In advance of a storm, all critical plant functions are considered, including computing services, communications, utilities, and health, safety, and environment. Shell and Motiva also assess the potential impact on deliveries of crude oil and petrochemical feedstocks, outgoing distribution of products, and onsite inventories.

The severity and proximity of a hurricane or major storm to the facility will determine actions taken, including orderly shutdowns of facilities and the evacuation of personnel.


Focus on Preparedness

Shell and Motiva’s top priority is to protect people, assets, nearby communities and the environment. If conditions lead to an evacuation, Shell and Motiva are prepared to carry out plans in a safe and orderly way. Shell and Motiva work with the media and other communication channels to notify employees not to report to work when conditions may be unsafe.

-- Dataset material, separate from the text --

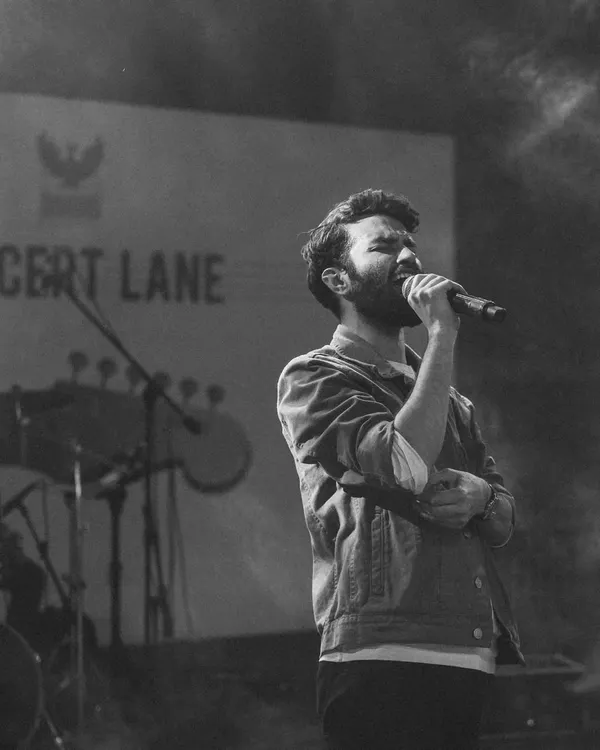 A black and white shot that captures the feeling of being completely absorbed in a song on stage.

Shell and Motiva have a workforce on duty at all times that can operate and maintain a facility safely, or if need be, shut down the units in a safe and controlled manner. The team that stays behind during a storm to maintain legal control of the site has a mix of expertise deemed essential for the situation. This often includes personnel who work on logistics, security, site supervision, and an EMT. This team is then responsible for communicating with Shell’s Emergency Operations Center.

Impossible Predictions

It is impossible to state with certainty what hurricane category level each facility could withstand. There are many variables to consider, such as strength, duration and path of a hurricane, and its proximity to the Shell or Motiva facility.

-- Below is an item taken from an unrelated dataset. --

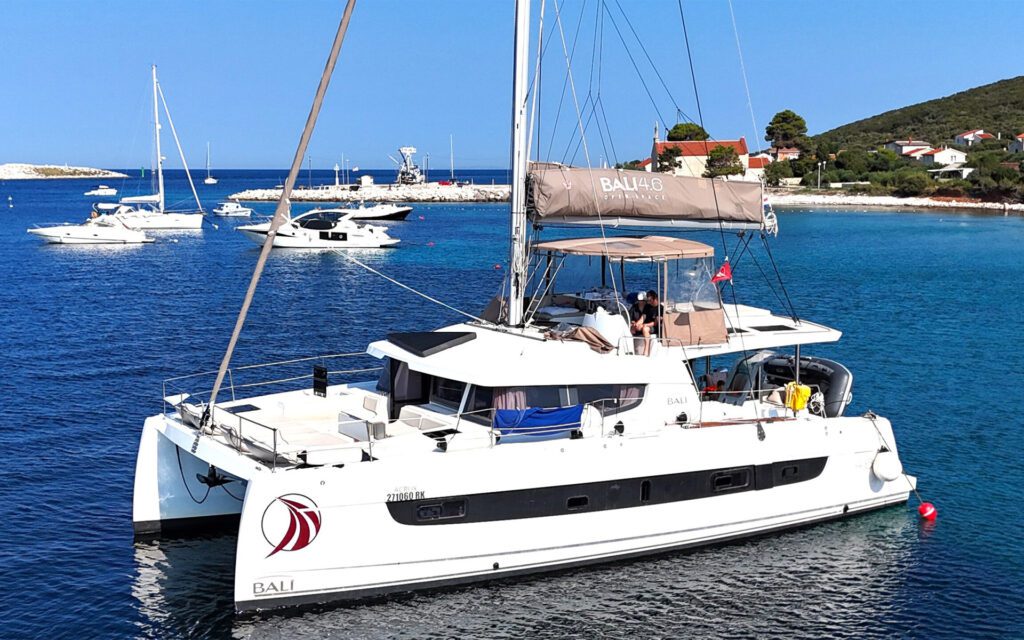 Luxury catamaran anchored in Premuda Island, Adriatic Sea—a top sailing destination for catamaran charter in Croatia. Safe anchorage, turquoise waters, and a historic stone village. Easily book your dream yacht charter using our yacht charter search engine for catamaran sailing holidays in Croatia.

The keys to hurricane management for Shell and Motiva are advance notice, tracking, and timely preparation to protect people and property. 


Plant Shutdowns and Restarts

Facts About Plant Shutdowns and Restarts

Each refinery and petrochemical plant has its own specific shut down plan. The shut down could be partial or complete, planned or emergency. Regardless of the circumstance, extreme care is taken to shut down and secure each processing unit. The goal is to achieve a safe shutdown that will protect the equipment and enable a timely restart following a storm.

  • Restarting refinery and petrochemical facilities requires a well-planned and sequential process to ensure safety and success.
  • Each processing facility is unique. The restarting of production units must follow a specific order because some units can operate independently and some must run in conjunction with other units. As a result, the time required to restart each plant will vary.
  • Even if a facility has not been damaged by a storm, it could take from one day to over a week to restart. If there is damage, restarting could take considerably longer.
  • Restarting a refinery begins with a full damage assessment and the creation of a repair plan and schedule.
  • Everything must be inspected, including processing units, piping, electrical, cooling towers, and storage tanks.
  • Power is not restored until the assessment team is confident that nothing is damaged.
  • The process of and ability to restore electrical power depends on a plant’s power system. Some have cogeneration plants that allow them to make their own electricity. Others rely solely on the electrical grid, which can be compromised in a storm. Still others use a combination of their own and purchased electricity.
  • It is critical that all utilities needed for a restart are available. This includes steam, water, hydrogen, and oxygen, in addition to electricity.
  • Access to crude oil— either from a pipeline or a ship— must then be restored.
  • Once the crude is secured, the boilers and heaters are turned on in sequence. Because these run at high temperatures and pressures, it takes a considerable amount of time (approximately 2-3 days) for these to heat up and become fully functional.
  • Before a restart is accomplished, all systems must be tested to ensure they are operating properly and safely.
  • Finally, the process of refining crude oil into gasoline and other products takes from 12 to 24 hours.